# [YOUR GOAL]
Find the line in the entries below that contains "A: Mouse (Mus).". Repeat it exactly, and every line after it through the line that contains "category: possum".

[Dataset records]
================================
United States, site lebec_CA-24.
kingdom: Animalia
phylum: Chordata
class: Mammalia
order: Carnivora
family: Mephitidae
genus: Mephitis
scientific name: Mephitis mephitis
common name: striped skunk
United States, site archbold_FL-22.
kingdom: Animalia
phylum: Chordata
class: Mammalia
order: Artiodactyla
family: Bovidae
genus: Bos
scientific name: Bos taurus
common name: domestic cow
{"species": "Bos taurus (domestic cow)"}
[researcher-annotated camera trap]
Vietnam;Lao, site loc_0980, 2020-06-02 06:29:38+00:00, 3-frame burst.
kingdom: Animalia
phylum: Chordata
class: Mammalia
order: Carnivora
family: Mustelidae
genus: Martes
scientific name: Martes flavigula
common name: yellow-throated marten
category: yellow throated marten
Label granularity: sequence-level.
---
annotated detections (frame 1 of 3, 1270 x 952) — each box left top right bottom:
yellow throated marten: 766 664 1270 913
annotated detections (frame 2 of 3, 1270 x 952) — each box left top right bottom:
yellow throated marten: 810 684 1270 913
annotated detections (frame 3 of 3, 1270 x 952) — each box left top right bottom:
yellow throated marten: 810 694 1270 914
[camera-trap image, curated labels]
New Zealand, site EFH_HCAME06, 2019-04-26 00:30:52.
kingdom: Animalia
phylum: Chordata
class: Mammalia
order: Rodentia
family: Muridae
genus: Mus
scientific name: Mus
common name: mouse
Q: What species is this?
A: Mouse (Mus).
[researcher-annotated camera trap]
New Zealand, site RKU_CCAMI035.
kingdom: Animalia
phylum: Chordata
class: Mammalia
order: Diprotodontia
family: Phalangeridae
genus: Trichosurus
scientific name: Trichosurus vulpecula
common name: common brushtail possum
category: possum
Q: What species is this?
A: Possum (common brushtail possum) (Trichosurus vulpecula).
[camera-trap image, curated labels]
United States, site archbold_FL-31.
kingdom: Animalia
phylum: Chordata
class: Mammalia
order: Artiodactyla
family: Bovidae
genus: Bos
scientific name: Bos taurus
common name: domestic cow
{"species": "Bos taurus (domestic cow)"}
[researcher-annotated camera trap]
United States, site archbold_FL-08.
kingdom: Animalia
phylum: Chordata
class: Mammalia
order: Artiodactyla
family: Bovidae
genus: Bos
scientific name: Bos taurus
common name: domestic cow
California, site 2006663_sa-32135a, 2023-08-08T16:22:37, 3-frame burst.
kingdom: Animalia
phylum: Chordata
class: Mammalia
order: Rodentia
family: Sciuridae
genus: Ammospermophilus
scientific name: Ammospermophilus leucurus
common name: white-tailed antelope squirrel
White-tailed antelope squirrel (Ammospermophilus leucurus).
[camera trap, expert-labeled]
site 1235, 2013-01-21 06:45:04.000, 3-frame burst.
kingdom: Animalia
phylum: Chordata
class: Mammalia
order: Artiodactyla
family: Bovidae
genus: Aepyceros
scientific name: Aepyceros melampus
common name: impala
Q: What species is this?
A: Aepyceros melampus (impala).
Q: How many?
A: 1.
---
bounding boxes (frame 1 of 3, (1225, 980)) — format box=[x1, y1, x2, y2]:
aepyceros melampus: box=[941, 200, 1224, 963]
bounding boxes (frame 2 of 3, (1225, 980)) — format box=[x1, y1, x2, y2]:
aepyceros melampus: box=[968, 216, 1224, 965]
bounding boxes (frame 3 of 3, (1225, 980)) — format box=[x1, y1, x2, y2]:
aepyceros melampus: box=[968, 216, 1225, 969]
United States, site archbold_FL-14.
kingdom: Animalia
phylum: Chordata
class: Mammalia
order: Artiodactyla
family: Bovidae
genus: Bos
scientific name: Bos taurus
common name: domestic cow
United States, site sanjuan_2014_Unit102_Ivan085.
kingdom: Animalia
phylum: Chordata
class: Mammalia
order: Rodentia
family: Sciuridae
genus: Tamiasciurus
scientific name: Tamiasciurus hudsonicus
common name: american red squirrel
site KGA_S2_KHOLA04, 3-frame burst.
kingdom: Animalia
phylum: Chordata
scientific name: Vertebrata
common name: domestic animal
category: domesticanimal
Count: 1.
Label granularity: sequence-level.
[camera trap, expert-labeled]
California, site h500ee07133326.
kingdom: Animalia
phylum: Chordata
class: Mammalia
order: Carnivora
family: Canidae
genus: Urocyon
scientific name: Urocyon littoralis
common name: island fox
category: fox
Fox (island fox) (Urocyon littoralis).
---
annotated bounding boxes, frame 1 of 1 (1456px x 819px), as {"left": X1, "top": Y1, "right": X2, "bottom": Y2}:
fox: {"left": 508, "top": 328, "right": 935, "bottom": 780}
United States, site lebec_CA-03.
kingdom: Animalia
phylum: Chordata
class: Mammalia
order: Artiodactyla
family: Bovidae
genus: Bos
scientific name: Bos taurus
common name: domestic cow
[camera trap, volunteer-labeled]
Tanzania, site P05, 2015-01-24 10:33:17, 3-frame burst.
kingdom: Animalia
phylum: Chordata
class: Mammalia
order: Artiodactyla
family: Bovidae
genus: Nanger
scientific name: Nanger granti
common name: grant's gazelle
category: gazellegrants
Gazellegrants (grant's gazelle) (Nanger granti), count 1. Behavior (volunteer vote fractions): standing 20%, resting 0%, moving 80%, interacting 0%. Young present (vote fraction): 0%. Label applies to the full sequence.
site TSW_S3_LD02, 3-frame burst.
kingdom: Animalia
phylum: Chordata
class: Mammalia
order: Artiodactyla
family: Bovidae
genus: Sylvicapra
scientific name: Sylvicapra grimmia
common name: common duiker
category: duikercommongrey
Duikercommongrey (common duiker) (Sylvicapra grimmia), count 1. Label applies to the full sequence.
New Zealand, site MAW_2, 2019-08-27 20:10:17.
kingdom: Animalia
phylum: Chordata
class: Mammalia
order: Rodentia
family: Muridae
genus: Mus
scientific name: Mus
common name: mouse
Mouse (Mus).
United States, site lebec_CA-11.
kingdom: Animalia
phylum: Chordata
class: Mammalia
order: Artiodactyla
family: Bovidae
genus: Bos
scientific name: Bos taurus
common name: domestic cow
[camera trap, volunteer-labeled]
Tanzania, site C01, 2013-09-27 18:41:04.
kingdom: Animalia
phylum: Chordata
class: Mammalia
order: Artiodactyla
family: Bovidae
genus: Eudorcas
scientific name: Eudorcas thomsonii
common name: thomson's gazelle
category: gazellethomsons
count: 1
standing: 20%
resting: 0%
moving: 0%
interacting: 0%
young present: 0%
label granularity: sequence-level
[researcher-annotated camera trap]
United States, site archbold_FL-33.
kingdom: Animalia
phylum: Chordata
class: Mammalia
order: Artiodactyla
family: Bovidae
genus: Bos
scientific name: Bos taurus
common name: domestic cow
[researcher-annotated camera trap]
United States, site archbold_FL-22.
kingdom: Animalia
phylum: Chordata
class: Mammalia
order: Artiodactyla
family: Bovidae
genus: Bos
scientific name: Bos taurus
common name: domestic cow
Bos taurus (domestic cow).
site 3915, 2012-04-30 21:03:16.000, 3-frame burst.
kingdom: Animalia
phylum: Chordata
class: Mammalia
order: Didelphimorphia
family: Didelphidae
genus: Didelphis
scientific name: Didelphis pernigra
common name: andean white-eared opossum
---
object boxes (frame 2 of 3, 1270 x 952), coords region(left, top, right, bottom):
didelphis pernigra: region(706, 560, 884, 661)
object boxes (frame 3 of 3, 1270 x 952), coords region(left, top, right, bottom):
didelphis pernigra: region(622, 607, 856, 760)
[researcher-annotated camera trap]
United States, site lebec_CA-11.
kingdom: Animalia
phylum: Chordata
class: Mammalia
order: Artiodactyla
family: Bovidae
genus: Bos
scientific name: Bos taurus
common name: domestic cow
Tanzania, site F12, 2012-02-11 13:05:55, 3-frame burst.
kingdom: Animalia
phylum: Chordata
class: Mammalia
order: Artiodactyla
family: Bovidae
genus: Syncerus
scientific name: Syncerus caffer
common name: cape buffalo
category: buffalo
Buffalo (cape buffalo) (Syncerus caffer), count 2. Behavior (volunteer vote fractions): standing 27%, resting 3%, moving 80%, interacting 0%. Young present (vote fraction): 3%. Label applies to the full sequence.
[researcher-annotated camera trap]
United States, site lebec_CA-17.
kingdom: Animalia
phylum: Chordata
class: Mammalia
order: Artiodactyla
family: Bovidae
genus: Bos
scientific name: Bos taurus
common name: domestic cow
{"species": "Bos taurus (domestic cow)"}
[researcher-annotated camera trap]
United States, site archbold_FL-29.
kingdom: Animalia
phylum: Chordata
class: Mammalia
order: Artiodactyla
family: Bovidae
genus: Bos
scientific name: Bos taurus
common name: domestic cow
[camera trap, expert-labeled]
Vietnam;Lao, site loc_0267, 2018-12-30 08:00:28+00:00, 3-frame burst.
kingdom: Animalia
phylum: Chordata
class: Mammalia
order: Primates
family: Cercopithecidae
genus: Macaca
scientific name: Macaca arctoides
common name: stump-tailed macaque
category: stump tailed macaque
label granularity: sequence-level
================================
# [THE ANSWER]
A: Mouse (Mus).
[researcher-annotated camera trap]
New Zealand, site RKU_CCAMI035.
kingdom: Animalia
phylum: Chordata
class: Mammalia
order: Diprotodontia
family: Phalangeridae
genus: Trichosurus
scientific name: Trichosurus vulpecula
common name: common brushtail possum
category: possum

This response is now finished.